● Problem
Extend the forum thread on a first Euro mount from the point where it ends, not the data that follow it.
[start of Passage]
# My First Euro Mount



## Whitetay (Apr 3, 2017)

Did u paint it ?


Sent from my iPhone using Tapatalk


----------



## 45freezer (Jun 9, 2018)

Awesome mount, is that pallet wood?


----------



## blinn (Jun 21, 2015)

Nice job!


----------



## Brunswick (Jan 20, 2019)

No sir I didn’t paint it. I whitened it with salon care volume 40 peroxide. The wood is just an old ruff cut piece of barn wood that I pulled from inside an old barn that was never exposed to the weather! 

Thanks for looking!


----------



## RamDaytona (Jan 29, 2019)

Looks awesome


----------



## rmck15 (Dec 3, 2008)

Nice


----------



## CourtStamper (Jul 12, 2018)

Nice!


----------



## Farfrumugen (Sep 27, 2016)

Looks very nice


----------



## Elcy (Sep 24, 2018)

I like the metal behind it. good job!


----------



## Zekedad51 (Oct 18, 2014)

Looks good


----------



## asouthercanuck (Feb 10, 2019)

You did a great job!


----------



## DroptineDC18 (Feb 19, 2010)

Excellent work.


----------



## Grandpassage (Oct 13, 2017)

Looks very nice! I did my first Euro mount a few months ago and was surprised how easy it is to do. I won't be paying to have it done any more. I also used the 40% peroxide and it really whitens it nicely.


----------



## ccsmith2 (Jan 26, 2019)

Nice work man!


----------



## Somethin furry (Oct 13, 2014)

Looks sweet! nice work.


----------



## Frock460 (Aug 4, 2016)

Nice


----------



## bcstillwaters (May 6, 2011)
[end of Passage]
[start of Recorded information]
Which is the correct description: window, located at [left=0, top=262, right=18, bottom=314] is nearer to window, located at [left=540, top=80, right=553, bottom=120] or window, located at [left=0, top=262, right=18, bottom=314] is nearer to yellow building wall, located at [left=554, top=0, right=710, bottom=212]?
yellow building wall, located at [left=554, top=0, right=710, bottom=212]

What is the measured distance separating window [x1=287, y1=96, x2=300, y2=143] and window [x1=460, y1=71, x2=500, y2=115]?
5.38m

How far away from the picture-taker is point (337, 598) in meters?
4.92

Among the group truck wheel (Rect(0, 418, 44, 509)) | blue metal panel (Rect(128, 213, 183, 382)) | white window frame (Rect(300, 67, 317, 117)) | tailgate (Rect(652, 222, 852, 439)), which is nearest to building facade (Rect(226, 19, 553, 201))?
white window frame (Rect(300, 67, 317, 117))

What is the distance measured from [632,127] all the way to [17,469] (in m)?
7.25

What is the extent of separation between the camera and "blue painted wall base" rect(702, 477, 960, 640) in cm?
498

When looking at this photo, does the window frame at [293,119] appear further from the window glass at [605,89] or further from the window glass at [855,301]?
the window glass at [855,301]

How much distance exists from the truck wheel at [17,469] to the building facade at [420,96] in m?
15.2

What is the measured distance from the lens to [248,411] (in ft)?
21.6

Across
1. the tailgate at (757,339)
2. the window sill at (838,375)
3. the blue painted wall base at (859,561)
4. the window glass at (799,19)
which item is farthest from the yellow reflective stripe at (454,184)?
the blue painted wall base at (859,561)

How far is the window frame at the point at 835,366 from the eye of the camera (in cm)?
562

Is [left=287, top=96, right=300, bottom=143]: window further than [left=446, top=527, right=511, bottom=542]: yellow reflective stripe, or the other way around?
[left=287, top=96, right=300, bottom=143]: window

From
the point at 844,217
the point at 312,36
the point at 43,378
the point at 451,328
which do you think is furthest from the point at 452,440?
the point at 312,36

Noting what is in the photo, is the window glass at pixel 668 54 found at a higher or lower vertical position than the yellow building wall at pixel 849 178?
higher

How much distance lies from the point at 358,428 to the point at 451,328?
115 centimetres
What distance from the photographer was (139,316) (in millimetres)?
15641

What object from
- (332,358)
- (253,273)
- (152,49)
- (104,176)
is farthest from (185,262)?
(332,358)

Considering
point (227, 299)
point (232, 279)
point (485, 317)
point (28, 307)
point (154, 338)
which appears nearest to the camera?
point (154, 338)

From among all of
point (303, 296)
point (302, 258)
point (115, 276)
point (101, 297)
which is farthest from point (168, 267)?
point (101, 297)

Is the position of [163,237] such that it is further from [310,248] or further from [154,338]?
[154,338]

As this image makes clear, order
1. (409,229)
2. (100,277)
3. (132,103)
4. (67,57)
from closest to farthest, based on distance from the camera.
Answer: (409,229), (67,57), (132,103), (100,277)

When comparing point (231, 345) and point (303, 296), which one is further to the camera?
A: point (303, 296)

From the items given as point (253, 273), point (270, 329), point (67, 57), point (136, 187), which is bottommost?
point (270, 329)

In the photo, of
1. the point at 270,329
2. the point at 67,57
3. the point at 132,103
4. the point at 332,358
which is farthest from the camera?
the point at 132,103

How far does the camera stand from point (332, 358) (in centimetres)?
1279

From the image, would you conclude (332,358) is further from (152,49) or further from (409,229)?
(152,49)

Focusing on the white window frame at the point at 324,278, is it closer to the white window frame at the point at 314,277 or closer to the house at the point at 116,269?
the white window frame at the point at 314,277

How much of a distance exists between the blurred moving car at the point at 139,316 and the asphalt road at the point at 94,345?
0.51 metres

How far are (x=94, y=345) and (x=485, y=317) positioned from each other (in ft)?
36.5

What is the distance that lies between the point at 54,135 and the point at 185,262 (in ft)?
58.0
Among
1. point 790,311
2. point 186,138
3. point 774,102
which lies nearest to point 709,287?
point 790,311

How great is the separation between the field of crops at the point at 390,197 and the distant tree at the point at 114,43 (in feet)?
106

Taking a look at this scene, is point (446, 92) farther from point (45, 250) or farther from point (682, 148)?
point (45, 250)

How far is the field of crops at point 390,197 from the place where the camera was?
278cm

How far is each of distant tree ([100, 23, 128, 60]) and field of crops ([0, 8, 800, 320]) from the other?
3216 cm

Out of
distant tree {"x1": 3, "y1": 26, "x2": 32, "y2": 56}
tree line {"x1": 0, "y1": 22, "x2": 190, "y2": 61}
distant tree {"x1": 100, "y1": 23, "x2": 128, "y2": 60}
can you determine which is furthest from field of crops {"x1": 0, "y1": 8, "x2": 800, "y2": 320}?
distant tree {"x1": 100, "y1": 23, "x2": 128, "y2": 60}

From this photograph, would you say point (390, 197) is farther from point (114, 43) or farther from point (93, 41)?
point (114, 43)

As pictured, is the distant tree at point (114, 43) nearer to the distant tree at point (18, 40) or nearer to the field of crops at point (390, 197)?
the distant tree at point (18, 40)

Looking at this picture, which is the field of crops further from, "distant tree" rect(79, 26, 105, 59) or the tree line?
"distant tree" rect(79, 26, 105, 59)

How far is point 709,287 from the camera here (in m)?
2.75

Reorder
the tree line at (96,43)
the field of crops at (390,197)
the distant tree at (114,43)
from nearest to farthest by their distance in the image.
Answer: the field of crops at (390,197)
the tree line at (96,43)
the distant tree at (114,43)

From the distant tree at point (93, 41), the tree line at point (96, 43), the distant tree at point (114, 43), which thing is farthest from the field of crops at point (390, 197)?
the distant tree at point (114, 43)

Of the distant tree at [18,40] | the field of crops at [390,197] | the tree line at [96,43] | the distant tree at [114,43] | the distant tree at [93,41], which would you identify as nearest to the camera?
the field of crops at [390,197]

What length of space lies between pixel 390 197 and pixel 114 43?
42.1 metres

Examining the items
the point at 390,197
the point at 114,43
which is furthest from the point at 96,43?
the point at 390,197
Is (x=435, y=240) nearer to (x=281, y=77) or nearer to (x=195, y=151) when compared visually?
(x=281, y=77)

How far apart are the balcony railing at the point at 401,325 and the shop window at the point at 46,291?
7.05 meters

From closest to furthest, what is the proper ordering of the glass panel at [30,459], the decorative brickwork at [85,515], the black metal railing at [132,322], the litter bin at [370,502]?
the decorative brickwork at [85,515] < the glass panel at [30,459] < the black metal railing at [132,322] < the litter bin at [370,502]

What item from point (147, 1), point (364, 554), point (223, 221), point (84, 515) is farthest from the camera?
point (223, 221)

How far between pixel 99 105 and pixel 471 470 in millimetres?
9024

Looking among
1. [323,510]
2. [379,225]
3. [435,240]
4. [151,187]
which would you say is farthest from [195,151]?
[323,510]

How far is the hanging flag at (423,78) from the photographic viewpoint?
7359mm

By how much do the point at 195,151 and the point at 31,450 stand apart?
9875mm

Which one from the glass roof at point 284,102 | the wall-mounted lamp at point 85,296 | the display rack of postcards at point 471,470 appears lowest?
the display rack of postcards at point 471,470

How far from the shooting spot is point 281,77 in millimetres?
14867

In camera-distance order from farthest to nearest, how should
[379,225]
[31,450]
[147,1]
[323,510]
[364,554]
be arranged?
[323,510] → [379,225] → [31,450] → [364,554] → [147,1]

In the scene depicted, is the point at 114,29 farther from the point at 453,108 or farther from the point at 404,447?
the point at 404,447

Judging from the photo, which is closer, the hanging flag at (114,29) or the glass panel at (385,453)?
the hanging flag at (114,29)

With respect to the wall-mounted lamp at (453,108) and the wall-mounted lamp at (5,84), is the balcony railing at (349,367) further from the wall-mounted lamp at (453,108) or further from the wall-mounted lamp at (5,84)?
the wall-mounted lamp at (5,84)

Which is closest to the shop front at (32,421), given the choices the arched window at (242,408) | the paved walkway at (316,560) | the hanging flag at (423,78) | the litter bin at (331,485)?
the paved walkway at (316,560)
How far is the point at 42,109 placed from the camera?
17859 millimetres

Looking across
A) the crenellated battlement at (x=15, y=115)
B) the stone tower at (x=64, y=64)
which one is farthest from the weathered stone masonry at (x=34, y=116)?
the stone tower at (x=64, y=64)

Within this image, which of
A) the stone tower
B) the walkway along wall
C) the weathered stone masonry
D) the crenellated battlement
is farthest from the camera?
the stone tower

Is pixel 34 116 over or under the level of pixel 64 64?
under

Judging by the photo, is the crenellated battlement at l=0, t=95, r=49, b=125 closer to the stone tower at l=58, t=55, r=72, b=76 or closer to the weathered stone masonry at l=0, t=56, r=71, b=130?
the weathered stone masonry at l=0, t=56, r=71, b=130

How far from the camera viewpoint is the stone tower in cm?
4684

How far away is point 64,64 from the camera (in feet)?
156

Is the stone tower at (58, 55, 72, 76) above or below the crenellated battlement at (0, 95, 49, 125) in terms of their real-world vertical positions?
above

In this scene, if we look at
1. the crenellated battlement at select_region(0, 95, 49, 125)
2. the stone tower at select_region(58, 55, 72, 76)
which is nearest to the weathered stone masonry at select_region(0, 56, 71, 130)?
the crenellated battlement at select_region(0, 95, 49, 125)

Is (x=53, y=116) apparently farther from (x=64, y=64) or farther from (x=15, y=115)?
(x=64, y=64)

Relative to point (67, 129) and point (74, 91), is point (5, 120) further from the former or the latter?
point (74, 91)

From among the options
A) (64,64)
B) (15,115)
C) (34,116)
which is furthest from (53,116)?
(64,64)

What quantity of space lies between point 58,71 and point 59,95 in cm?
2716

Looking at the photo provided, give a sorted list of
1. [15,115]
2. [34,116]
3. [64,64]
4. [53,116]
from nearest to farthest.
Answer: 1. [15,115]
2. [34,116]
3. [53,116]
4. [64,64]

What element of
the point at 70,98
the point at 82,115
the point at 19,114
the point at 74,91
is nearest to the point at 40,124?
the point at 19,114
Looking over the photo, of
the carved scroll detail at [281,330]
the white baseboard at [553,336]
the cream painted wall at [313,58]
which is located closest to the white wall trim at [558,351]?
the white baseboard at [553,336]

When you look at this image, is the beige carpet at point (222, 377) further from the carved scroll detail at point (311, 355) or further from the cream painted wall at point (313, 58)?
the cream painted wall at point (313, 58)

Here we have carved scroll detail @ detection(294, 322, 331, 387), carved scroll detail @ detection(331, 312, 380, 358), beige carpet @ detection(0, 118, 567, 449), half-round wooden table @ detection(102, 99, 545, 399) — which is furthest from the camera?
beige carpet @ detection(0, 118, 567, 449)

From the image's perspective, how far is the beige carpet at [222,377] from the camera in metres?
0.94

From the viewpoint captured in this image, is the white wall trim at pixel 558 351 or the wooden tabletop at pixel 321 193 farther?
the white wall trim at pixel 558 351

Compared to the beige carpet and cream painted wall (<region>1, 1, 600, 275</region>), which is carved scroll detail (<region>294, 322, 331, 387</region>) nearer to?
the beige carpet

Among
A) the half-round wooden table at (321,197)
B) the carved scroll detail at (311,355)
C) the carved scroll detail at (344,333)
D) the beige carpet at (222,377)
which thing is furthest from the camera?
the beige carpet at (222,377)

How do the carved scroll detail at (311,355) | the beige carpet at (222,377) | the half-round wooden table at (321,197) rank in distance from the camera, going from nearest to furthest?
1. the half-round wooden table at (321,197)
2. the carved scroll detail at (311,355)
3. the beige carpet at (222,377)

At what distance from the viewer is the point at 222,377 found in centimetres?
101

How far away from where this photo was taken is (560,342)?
[end of Recorded information]
● Expected answer
Looks great.


----------



## crate572 (Jan 4, 2016)

I like the frame / plaque ... really sets it off


----------



## akak510 (Jan 22, 2017)

Looks good.


----------



## wiyfzr (Dec 15, 2012)

Nice


----------



## Mrobley066 (Sep 21, 2017)

That looks really nice.


----------



## kyle_kuykendall (Jun 29, 2020)

Very nice!


----------



## bkusant (Jul 13, 2020)

Nice!


----------



## ComicRelief365 (Jul 10, 2020)

Love it! That's interesting to know about the barn wood! What is the backdrop though? Thanks for posting!


----------



## BeardedBowman1 (Jul 23, 2020)

That’s sick


----------



## Ls wildlife (Sep 9, 2020)

Brunswick said:


> View attachment 6739057
> 
> 
> I finally decided to give it a try. I done this one for a friend, very pleased with how it turned out!


Looks perfect man


----------



## cw10 (Oct 22, 2020)

Looks great. ..European mounts.... every time I do one I say it will be the last, ever since the first time. Now I’m doing at least 1 buck/year. Boil, pick, scrape repeat. The peroxide works great to whiten it up


----------



## JHersh4820 (Oct 26, 2020)

Brunswick said:


> View attachment 6739057
> 
> 
> I finally decided to give it a try. I done this one for a friend, very pleased with how it turned out!


That looks really great, might have to try that on the next one!


----------



## Dclayton83 (Nov 6, 2020)

Brunswick said:


> View attachment 6739057
> 
> 
> I finally decided to give it a try. I done this one for a friend, very pleased with how it turned out!


How long does it take


----------



## dennisfarina (Oct 27, 2019)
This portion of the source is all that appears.